=== Texto ===
____

Foi mais ou menos nessa época, que eu descobri a existência do corpo humano - não com o meu próprio, mas com a estrutura que me foi imposta, repleta de micros e macro violências que ocasionaram diversos traumas e, até hoje, me são lembranças extremamente dolorosas. Memórias ruins assim são pensamentos que nos perseguem no presente e desestruturam a nossa formação, nossas relações e nossas atitudes.
Parece exagero? Deixe-me contar um caso “simples”, que aconteceu comigo. Era minha primeira semana na escola e eu estava assustado por estar em um ambiente de convivência que não era a minha casa. Tinha uma certa expectativa de ser uma experiência fantástica, de muitas amizades, de muito aprendizado, mas não foi tão encantadora assim.
Por ser uma criança afeminada, já nos primeiros dias senti olhares de julgamento e correções de comportamento sobre como sentar, como me vestir e com quem brincar, mas, pra mim, a pior parte era o banheiro da escola. Eu, simplesmente, não o frequentava. Prendia o xixi o dia inteiro e só fazia quando chegava em casa, nunca no banheiro do colégio.
Isso acontecia por dois motivos: primeiro, eu sofria bullying dos colegas que diziam para usar o banheiro feminino, porque eu era “mulherzinha”; segundo, porque um dia tentei usar o banheiro masculino no horário fora do intervalo e fui assediado. Neste segundo caso, voltei para a sala de aula tão assustado, que fiz xixi na calça e, ao invés de ser acolhido, fui duramente criticado pela professora que fez questão de me expor ao grupo para ser ridicularizado por todos os colegas que riam do “mijão”.

____

=== Registros armazenados ===
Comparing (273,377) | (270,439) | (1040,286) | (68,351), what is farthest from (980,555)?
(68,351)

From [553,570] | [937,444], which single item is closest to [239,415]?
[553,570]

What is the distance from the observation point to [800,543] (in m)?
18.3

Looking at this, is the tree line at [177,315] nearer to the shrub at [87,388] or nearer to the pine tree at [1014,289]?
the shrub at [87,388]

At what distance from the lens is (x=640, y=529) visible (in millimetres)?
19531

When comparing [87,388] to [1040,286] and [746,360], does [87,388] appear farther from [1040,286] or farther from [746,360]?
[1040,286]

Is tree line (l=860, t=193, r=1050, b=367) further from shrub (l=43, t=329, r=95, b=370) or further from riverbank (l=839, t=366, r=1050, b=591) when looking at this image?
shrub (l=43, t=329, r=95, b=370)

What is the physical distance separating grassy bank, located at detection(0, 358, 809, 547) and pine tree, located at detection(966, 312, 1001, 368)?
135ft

____

=== Pedido escrito ===
Retome o relato sobre as violências sofridas na escola, dando-lhe continuidade a partir da última frase apresentada. Os registros não precisam ser consultados.

=== Resposta à tarefa ===
Sabe qual a conclusão disso? Aos 40 anos de idade, tenho sérias dificuldades em usar o banheiro público. Se estou em eventos e o banheiro não tem cabines, fico nervoso e não consigo. Se, por sorte, o banheiro está vazio e me atrevo a utilizar, mas alguém entra e pára do meu lado, fico nervoso e não consigo.
Esse é só um exemplo de como não só nossas crianças podem ser afetadas, como todo o futuro delas também. É sobre como nós, adultos, e nossas imposições são violentas. É sobre como precisamos com urgência de um olhar mais cuidadoso, mais amoroso, mais empático com as crianças, especialmente aquelas que não estão dentro do padrão que esperamos.
É preciso que tratemos nossas crianças como indivíduos em construção, que necessitam de nós para se transformarem em adultos que admiramos. É preciso reavaliar nossas próprias atitudes e expectativas, é preciso questionar porquê esperamos comportamentos maduros de crianças e relativizamos comportamentos imaturos de adultos.
Precisamos proteger nossas crianças viadas. Sofrer homofobia quando se é adulto já é péssimo, sofrer homofobia quando nem se compreende o que é sexualidade é crueldade.